» **GIVEN EXERCISE**
Quote the records word for word, starting with the line that contains "From this photographic" and continuing through the final line of the records.
◇ ◇ ◇
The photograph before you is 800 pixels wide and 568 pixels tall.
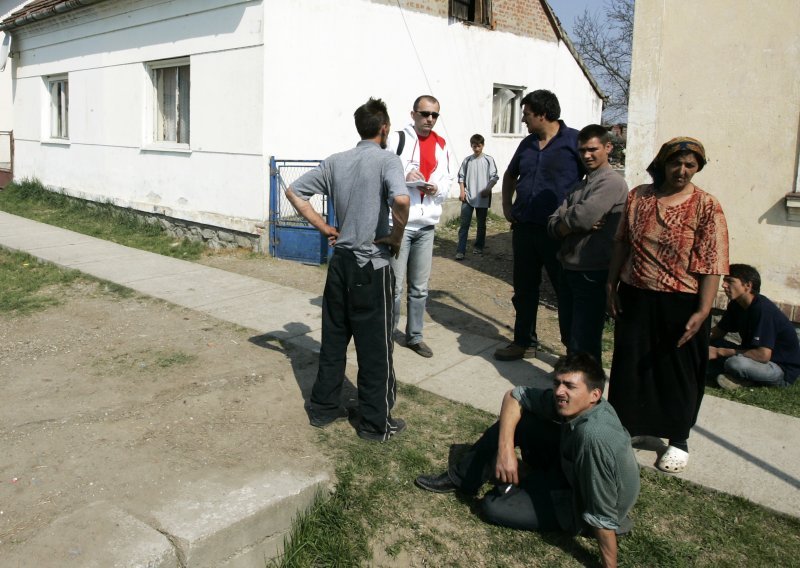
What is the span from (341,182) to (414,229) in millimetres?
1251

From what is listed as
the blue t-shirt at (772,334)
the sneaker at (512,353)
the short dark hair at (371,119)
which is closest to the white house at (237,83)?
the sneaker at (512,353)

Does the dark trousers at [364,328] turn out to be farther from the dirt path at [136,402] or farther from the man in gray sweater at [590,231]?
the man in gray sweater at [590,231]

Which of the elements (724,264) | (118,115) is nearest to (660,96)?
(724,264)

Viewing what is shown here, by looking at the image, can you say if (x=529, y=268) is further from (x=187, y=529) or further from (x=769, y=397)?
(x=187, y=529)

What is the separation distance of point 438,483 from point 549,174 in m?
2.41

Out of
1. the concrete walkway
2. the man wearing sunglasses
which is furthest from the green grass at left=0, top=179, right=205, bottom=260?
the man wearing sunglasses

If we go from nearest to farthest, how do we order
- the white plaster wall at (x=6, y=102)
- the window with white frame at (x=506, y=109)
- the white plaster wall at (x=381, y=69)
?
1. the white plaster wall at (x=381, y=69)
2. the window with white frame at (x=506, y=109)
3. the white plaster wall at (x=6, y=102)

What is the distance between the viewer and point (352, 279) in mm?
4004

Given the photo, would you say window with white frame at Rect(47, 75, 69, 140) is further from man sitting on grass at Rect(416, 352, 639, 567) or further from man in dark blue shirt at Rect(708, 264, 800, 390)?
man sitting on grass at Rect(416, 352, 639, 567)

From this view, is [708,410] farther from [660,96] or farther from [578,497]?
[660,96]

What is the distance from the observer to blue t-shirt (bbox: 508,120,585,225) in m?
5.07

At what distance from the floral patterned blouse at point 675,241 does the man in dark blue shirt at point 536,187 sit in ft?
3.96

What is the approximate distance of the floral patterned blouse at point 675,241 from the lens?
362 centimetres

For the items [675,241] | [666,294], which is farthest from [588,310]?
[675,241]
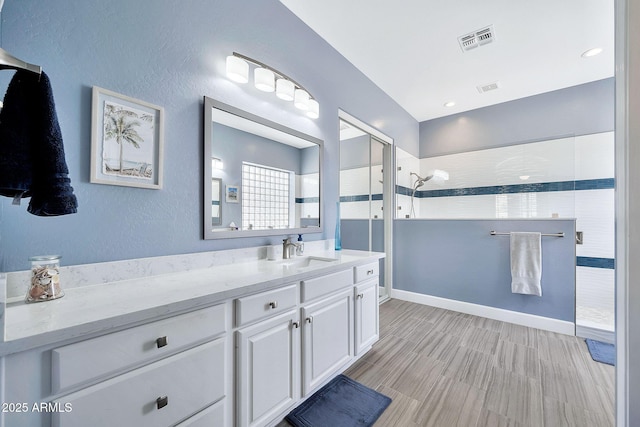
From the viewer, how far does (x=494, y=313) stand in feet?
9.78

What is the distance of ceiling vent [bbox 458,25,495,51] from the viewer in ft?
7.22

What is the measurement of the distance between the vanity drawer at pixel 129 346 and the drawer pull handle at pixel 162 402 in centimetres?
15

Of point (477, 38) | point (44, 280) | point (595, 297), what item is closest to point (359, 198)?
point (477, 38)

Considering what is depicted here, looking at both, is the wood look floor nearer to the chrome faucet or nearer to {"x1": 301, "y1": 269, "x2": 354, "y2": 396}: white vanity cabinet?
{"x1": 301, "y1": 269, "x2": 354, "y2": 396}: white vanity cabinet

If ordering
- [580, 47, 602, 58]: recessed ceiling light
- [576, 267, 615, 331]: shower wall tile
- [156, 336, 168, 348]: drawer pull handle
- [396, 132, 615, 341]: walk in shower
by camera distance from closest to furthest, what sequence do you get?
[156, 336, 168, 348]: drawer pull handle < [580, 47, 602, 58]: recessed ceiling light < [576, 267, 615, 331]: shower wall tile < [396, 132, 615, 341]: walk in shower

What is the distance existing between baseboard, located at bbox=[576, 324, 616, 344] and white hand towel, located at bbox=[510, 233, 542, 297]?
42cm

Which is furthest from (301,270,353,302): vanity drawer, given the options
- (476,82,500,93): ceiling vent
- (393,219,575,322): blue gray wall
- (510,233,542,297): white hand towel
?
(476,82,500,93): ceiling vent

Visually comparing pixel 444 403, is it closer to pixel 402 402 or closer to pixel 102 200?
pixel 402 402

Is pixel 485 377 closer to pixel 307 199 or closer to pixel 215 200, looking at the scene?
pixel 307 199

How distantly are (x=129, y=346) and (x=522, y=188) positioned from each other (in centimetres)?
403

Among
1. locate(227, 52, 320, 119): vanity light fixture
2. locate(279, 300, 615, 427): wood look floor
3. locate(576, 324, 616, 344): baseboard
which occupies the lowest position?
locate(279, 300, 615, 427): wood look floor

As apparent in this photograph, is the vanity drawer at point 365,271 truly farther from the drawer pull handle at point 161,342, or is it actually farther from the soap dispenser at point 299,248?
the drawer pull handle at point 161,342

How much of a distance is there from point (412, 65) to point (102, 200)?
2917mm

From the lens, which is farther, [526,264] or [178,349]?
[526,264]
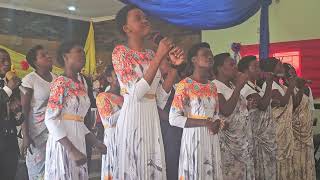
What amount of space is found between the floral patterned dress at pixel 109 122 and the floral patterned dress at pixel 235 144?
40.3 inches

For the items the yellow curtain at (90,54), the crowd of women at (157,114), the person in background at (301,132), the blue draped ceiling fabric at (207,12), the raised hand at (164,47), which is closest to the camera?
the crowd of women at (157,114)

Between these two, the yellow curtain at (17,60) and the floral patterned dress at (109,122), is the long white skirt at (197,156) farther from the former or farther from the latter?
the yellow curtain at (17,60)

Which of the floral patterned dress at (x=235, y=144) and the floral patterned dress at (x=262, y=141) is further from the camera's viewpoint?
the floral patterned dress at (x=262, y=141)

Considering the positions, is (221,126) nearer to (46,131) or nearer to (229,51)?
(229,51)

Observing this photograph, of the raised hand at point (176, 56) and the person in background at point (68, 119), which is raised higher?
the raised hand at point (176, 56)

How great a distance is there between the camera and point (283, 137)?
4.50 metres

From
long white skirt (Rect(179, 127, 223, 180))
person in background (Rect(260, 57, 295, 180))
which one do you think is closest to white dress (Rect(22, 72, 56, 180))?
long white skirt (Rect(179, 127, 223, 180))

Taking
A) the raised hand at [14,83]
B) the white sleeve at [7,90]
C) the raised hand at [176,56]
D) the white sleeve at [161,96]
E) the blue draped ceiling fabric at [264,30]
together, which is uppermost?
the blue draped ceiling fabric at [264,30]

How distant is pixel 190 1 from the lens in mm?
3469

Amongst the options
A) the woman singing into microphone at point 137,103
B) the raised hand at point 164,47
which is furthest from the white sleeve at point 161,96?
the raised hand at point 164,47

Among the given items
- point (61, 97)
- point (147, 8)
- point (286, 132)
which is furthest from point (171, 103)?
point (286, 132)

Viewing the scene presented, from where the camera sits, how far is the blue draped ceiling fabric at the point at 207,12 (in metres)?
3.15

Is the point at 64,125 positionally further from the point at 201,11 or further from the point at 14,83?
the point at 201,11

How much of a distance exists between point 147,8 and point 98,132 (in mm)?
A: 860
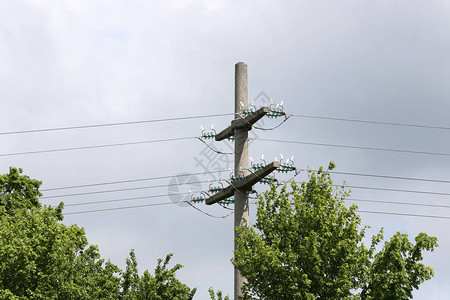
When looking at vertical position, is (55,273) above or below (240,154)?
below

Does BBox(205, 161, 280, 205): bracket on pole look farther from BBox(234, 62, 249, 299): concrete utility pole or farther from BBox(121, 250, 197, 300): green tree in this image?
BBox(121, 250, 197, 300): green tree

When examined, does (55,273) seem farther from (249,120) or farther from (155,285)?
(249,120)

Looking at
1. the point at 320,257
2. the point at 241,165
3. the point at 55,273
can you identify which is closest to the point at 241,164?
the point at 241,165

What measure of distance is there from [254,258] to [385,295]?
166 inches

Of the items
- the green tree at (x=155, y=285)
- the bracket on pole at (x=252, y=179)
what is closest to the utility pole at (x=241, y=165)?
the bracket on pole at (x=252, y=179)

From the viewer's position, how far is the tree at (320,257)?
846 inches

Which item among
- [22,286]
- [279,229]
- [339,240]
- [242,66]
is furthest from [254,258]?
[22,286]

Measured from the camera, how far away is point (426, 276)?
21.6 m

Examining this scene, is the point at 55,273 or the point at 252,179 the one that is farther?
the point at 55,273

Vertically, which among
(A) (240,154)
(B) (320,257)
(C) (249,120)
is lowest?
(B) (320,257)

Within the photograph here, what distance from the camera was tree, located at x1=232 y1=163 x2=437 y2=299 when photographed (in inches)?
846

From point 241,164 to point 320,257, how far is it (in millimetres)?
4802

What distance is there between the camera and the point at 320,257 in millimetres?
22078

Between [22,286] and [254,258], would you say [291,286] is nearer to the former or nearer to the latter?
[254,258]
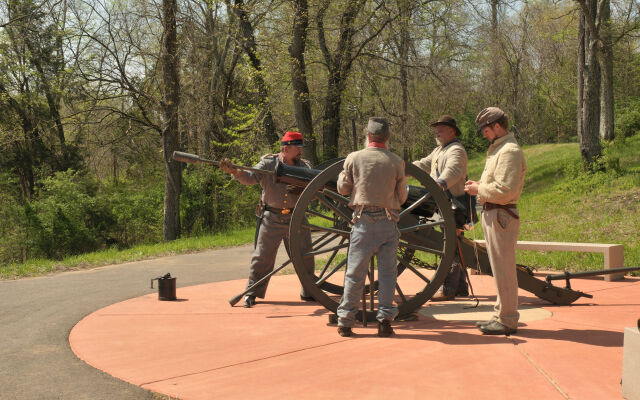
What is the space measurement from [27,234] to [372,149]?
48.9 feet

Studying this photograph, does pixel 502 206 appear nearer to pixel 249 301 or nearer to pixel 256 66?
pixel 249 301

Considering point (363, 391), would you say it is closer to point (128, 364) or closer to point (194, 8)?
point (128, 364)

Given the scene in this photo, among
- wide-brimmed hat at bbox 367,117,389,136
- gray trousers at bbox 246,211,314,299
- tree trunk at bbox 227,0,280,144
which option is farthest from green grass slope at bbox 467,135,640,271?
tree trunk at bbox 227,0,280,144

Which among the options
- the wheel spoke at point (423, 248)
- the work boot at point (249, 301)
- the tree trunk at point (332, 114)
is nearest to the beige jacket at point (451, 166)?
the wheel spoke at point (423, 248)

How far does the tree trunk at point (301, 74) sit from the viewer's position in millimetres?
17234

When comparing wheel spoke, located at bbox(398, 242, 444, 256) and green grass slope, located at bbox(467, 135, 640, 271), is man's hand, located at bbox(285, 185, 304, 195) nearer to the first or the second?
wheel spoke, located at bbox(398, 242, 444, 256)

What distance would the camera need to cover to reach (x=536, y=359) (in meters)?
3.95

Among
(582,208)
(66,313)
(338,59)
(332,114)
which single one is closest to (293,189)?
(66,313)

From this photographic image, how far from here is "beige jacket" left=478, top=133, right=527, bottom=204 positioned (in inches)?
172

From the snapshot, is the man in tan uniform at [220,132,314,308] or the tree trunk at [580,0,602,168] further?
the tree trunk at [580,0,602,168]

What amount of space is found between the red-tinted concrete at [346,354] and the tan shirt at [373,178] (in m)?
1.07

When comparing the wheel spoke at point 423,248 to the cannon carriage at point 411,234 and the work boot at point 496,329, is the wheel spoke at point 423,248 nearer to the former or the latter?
◇ ◇ ◇
» **EXERCISE ANSWER**
From this photographic image, how far from here is "beige jacket" left=478, top=133, right=527, bottom=204 positioned (in inches)?
172

From the snapshot, is the man in tan uniform at [220,132,314,308] or the tree trunk at [580,0,602,168] further?
the tree trunk at [580,0,602,168]

What amount of space is found between the red-tinted concrete at [346,354] and the tan shirt at [373,178] (in m)?
1.07

When comparing the wheel spoke at point 423,248 to the cannon carriage at point 411,234 and the work boot at point 496,329, is the wheel spoke at point 423,248 nearer to the former or the latter?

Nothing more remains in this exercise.